Language

Translations Key to Human Understanding

Have you heard of the game in which a simple message is passed from ear to ear that at the end of the line the message is lost in translation? In our world, passing down sacred text from generation to generation is as hard if not harder.

Translations of ancient text are critical in human understanding of not only our past, but also our future selves.

In 1611, the King James Bible was first published translating Biblical text to Elizabethan Standard English. From a Catholic translation of Genesis I,

In the Beginning God Created Heaven and Earth

Now the Earth was a Formless Void, there was darkness over the deep,

With a divine wind sweeping over the waters.

God said, ‘Let there be Light’, and there was light.

To the King James version,

In the beginning God created the heaven and the earth

And the earth was without form, and void: and darkness was upon the face of the deep. And the spirit of God moved upon the face of the waters.

And God said, Let there be Light: and there was light.

 

The Elizabethans loved poetry. Their greatest bard was William Shakespeare after all. Which passage do you think is better?

Anyway, try reading it in its original language of Hebrew or its first Greek translation circa mid-3rd century BCE. I dare you.
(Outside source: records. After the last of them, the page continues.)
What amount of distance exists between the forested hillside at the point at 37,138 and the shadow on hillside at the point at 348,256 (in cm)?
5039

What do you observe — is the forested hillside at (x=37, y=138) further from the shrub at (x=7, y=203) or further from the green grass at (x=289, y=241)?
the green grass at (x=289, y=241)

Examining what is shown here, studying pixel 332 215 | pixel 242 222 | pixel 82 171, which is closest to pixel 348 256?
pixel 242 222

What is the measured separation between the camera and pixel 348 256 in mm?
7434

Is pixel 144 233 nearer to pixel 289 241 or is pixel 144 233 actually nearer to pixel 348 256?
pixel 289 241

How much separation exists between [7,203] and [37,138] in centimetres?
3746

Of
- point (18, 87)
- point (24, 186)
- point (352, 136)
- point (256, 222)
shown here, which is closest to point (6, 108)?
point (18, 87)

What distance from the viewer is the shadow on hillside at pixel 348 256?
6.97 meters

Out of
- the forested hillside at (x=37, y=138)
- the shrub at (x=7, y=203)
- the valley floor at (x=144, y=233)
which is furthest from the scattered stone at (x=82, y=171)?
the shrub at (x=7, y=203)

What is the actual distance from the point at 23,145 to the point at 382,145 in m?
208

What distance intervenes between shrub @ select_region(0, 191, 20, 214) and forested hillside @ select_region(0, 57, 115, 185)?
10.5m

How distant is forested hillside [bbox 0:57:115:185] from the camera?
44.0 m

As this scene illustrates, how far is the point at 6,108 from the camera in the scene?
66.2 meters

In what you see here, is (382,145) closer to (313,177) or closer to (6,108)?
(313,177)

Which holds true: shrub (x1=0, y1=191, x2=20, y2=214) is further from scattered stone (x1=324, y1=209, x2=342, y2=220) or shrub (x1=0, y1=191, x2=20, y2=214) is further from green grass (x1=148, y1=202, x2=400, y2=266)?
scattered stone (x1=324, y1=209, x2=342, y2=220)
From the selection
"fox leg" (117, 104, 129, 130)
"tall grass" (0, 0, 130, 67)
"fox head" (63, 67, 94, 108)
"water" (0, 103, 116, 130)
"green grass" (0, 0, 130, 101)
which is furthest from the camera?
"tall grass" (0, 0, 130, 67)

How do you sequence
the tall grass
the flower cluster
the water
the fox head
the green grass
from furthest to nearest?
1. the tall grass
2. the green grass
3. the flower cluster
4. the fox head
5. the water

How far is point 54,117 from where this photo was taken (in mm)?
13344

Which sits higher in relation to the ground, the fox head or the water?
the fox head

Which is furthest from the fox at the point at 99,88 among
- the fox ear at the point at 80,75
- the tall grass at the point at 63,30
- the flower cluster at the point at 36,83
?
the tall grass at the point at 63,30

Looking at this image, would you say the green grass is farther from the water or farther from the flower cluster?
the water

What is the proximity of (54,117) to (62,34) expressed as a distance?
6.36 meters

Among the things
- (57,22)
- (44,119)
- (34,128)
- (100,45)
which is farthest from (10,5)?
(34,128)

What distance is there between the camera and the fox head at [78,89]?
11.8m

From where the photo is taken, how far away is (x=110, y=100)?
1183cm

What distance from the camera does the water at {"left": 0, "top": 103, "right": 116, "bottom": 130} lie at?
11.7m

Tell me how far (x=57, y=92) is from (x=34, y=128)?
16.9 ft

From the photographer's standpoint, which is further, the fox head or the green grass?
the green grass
Ancient and sacred text is often difficult to translate in its original meaning. Many believers suggest that sacred text should not be translated at all.

Take Islam for example. The Quran is written and spoken exclusively in its original Arabic language. Many Middle Eastern countries share in this religious and cultural text, binding each country together – not to mention Muslims spread throughout the world.

As with the Islamic teaching of not conveying the face of the prophet Muhammad in art, Arabic has been the official language of the Koran since first being written down from 609 to 632 CE when Muhammad died.

All three major religions of Judaism, Christianity, and Islam share many aspects of its sacred text whether it is the Torah, the Bible, or the Quran. They all subscribe to a belief in a beginning as described by the Book of Genesis.

We all share in a common humanity if we get the translation just right.